__THE PROBLEM__
Restate the data exactly as given and keep the pictures out.
/---
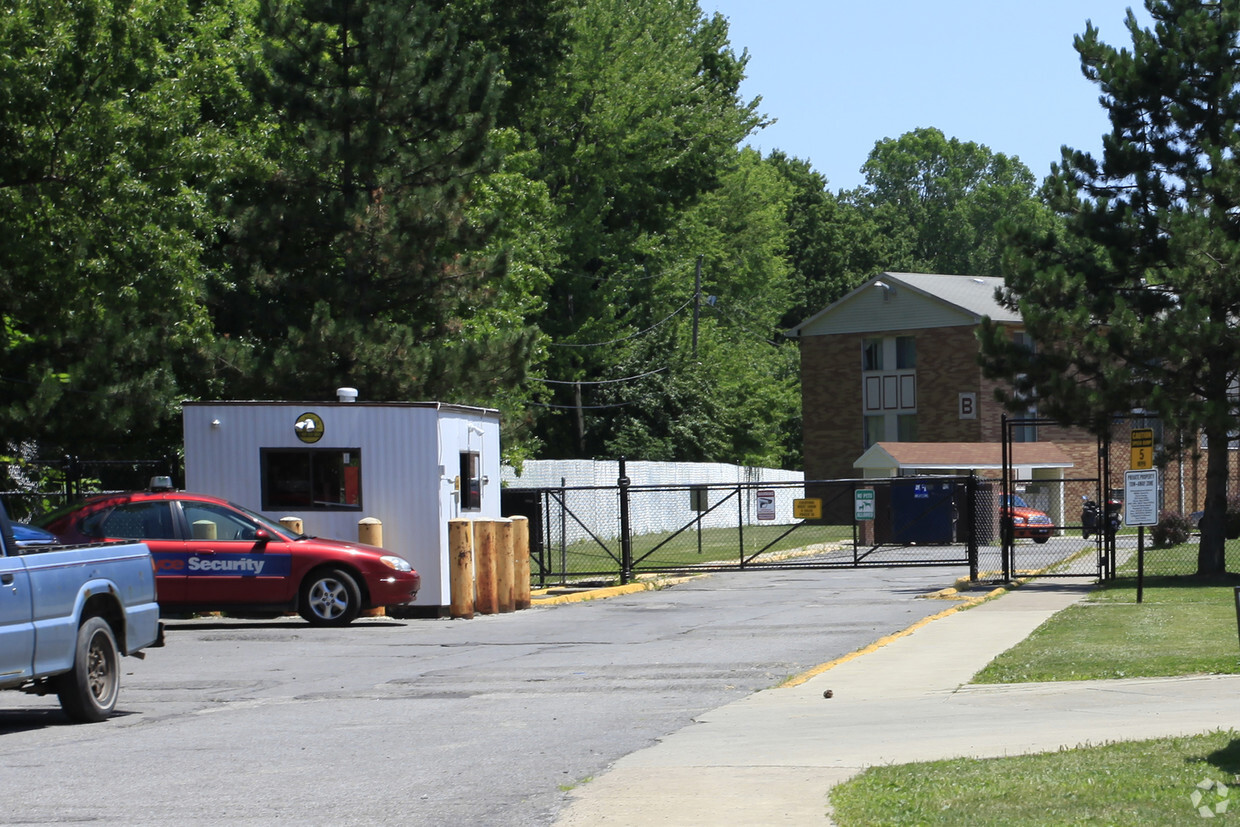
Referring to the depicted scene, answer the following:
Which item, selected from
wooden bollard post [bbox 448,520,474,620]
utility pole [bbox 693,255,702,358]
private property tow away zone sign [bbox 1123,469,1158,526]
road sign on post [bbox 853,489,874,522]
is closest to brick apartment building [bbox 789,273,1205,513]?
utility pole [bbox 693,255,702,358]

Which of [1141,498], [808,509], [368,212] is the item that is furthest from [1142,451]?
[368,212]

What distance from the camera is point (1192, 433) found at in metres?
24.5

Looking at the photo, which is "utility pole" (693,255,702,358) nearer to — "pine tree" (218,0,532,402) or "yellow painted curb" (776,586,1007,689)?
"pine tree" (218,0,532,402)

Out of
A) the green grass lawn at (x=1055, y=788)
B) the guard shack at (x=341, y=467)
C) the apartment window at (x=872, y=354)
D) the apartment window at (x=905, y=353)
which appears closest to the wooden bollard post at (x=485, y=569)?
the guard shack at (x=341, y=467)

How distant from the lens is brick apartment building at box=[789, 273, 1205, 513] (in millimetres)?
55781

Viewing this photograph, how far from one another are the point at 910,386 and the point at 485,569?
129 feet

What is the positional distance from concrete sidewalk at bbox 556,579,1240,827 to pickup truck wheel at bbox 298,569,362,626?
738cm

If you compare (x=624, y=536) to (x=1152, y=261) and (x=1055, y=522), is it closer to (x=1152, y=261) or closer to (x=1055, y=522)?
(x=1152, y=261)

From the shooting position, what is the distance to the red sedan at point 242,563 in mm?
18891

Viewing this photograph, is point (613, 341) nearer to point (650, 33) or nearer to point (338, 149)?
point (650, 33)

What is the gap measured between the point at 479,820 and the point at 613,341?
45651mm

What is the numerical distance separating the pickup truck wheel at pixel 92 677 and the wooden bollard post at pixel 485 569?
31.9 feet

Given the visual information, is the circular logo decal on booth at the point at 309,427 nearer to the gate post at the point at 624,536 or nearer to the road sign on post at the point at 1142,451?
the gate post at the point at 624,536

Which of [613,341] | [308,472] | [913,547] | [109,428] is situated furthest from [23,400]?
[613,341]
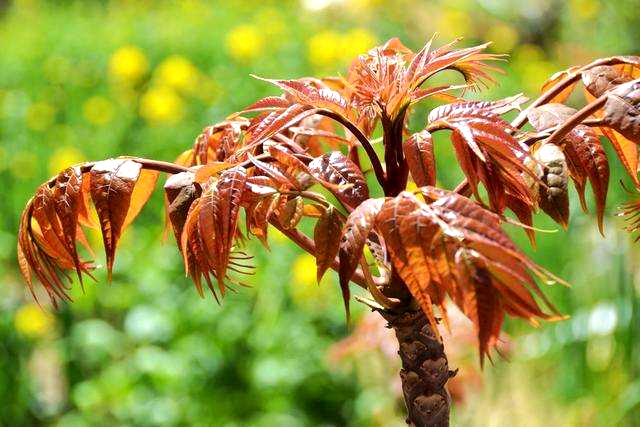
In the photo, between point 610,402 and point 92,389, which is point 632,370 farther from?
point 92,389

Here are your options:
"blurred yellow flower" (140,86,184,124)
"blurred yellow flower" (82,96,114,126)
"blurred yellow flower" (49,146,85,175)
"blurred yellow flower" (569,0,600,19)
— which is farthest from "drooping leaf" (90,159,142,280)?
"blurred yellow flower" (569,0,600,19)

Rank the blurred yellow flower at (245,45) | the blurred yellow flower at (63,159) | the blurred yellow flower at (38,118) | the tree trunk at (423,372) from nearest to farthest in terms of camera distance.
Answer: the tree trunk at (423,372), the blurred yellow flower at (63,159), the blurred yellow flower at (38,118), the blurred yellow flower at (245,45)

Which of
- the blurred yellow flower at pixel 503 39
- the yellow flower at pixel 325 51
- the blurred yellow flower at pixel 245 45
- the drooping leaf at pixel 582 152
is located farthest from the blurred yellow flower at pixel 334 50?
the drooping leaf at pixel 582 152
\---
__SOLVED PROBLEM__
Referring to the depicted scene, answer the following:
Which item, selected from
wooden bollard post [bbox 448,520,474,620]
utility pole [bbox 693,255,702,358]
private property tow away zone sign [bbox 1123,469,1158,526]
road sign on post [bbox 853,489,874,522]
is closest to brick apartment building [bbox 789,273,1205,513]?
utility pole [bbox 693,255,702,358]

Which of [1141,498], [808,509], [368,212] is the item that is furthest from [1142,451]?
[368,212]

What distance from the camera is point (1192, 433) found at in metres?
24.5

Looking at the photo, which is "utility pole" (693,255,702,358) nearer to — "pine tree" (218,0,532,402) or "yellow painted curb" (776,586,1007,689)?
"pine tree" (218,0,532,402)

Out of
A) the green grass lawn at (x=1055, y=788)
B) the guard shack at (x=341, y=467)
C) the apartment window at (x=872, y=354)
D) the apartment window at (x=905, y=353)
which appears closest to the wooden bollard post at (x=485, y=569)?
the guard shack at (x=341, y=467)

How distant from the lens is brick apartment building at box=[789, 273, 1205, 513] (in millimetres)?
55781

Viewing this photograph, how far from one another are the point at 910,386 and the point at 485,569?
129 feet

What is the positional distance from concrete sidewalk at bbox 556,579,1240,827 to pickup truck wheel at bbox 298,569,362,626?
738cm

If you compare (x=624, y=536) to (x=1152, y=261) and (x=1055, y=522), is it closer to (x=1152, y=261) or closer to (x=1055, y=522)?
(x=1152, y=261)

From the shooting position, what is the distance to the red sedan at point 242,563 in mm?
18891

Viewing this photograph, is point (613, 341) nearer to point (650, 33) or nearer to point (338, 149)?
point (650, 33)

What is the gap measured between the point at 479,820 and the point at 613,341?
45651mm

What is the numerical distance separating the pickup truck wheel at pixel 92 677 and the wooden bollard post at pixel 485 569?
31.9 feet

Given the visual information, is the circular logo decal on booth at the point at 309,427 nearer to the gate post at the point at 624,536 or nearer to the road sign on post at the point at 1142,451?
the gate post at the point at 624,536

Which of [613,341] | [308,472] | [913,547] | [109,428] is situated furthest from [23,400]?
[613,341]
In the photo, between point 610,402 and point 92,389, which is point 632,370 farther from?
point 92,389

Here are your options:
"blurred yellow flower" (140,86,184,124)
"blurred yellow flower" (82,96,114,126)
"blurred yellow flower" (49,146,85,175)
"blurred yellow flower" (569,0,600,19)
— which is farthest from "drooping leaf" (90,159,142,280)?
"blurred yellow flower" (569,0,600,19)

Rank the blurred yellow flower at (245,45) | the blurred yellow flower at (63,159) | the blurred yellow flower at (38,118) | the tree trunk at (423,372) from nearest to farthest in terms of camera distance.
Answer: the tree trunk at (423,372), the blurred yellow flower at (63,159), the blurred yellow flower at (38,118), the blurred yellow flower at (245,45)

Which of
- the blurred yellow flower at pixel 503 39
- the yellow flower at pixel 325 51
- the blurred yellow flower at pixel 245 45
- the drooping leaf at pixel 582 152
is located farthest from the blurred yellow flower at pixel 334 50?
the drooping leaf at pixel 582 152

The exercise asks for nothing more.